Police community support officer (PCSO)
Police community support officers (PCSOs) were introduced into the Met in 2002 to provide London with an increased visible police presence and to work alongside regular police officers in reducing crime and making communities safer. Our PCSOs are out on the streets, talking to local people, supporting officers, preventing crime, managing traffic and building the kind of relationships that residents value deeply.
The role of the PCSO
We have different types of roles for our London PCSOs, all providing a reassuring and visible presence. Our transport teams work closely with Transport for London to deliver the Mayor’s Transport Strategy.
Our PCSO roles include:
- Safer Transport Teams – focussing on over-ground transport, working with the public to ensure and reassure that our transport networks are safe.
- Roads Policing Teams – working alongside Traffic Officers, dealing with collision scenes, incidents, broken down vehicles etc.
- Reassurance Tasking Teams – visible presence on the roads, enforcing red routes and managing network disruption.
- Commercial Vehicle Unit – focussing on HGV offences, both from a reaction and prevention perspective.
- Cycle Safety Team – visible cycle presence, engaging with other cyclists around road safety, casualty reduction and enforcement.
- Tunnel Teams – rapid resolution for incidents in the Rotherhithe and Blackwall Tunnels.
- Safer Neighbourhood Teams – focussing on crime and antisocial behaviour within the community.
What does a PCSO get involved in each day?
PCSOs generally perform routine duties, assisting and supporting police officers, gathering intelligence, carrying out security patrols and, through their presence alone, reassuring the public. Where possible, they also attend to matters not requiring police powers.

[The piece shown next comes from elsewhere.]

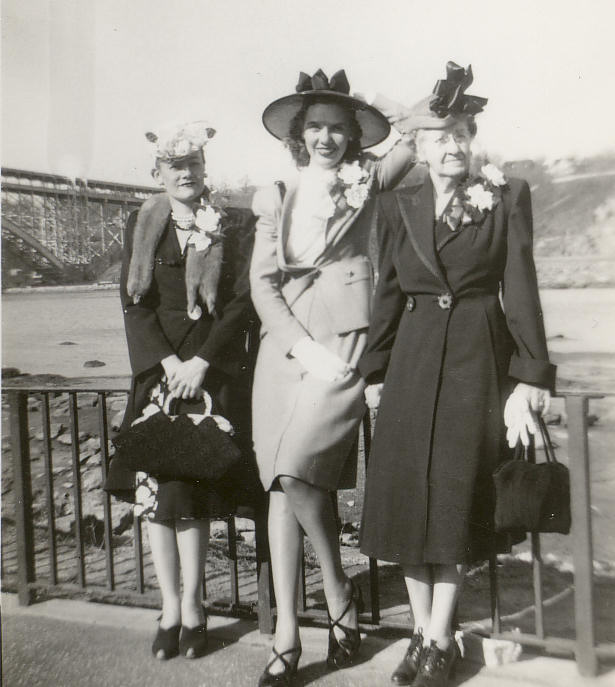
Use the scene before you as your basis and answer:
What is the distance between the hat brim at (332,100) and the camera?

Depending on which role you take, you could be trained and called upon to do any number of activities, including:
- Providing support at ceremonial and special events.
- Responding to major incidents and security alerts.

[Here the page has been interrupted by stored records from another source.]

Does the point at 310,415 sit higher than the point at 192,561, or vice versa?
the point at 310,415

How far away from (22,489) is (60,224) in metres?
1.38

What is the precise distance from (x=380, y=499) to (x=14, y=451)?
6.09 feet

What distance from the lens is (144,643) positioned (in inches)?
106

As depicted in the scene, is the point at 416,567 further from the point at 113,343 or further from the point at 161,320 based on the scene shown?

- Making house-to-house enquiries.
- Directing traffic and removing vehicles.
- Issuing fixed penalty notices.
Do you have a say in where and when you work?
You can apply to work full-time or part-time, depending on your circumstances. However, when it comes to agreeing any individual flexible working requests, priority is given to operational and business needs. And while you will ultimately be posted wherever you’re most needed, your location preferences will be taken into account when considering where to place you.

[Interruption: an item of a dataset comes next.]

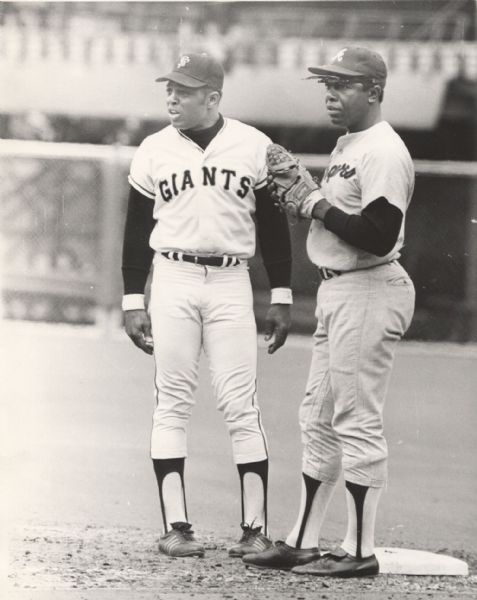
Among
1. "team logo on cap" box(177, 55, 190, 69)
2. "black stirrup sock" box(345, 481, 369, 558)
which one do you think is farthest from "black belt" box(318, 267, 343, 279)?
"team logo on cap" box(177, 55, 190, 69)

There are currently vacancies at most locations. During the recruitment process, you will be asked some preference information around where you’d like to be posted to help inform our decision making. We cannot guarantee that we can accommodate your preferences as operational requirements will inform where we need to post new PCSOs, but we will endeavour to work with your preference where possible.
The conditioned hours are 36hrs per week, full time excluding breaks. The Met is a 24 hour service and accordingly PCSOs are generally required to work a shift pattern that includes a combination of morning, day time, evening and night shifts. The shift patterns vary from location to location depending on the operational needs of that area.
Metropolitan Police Service Job Application Form/PDF
You can find out whether there is printable job application form available for Metropolitan Police Service from the last section of the article. It is one of the essential steps to download the application form and fill it out with necessary information. After this step, you can finish the application process by visiting one of the branches of the company to submit your application or by submitting the application online.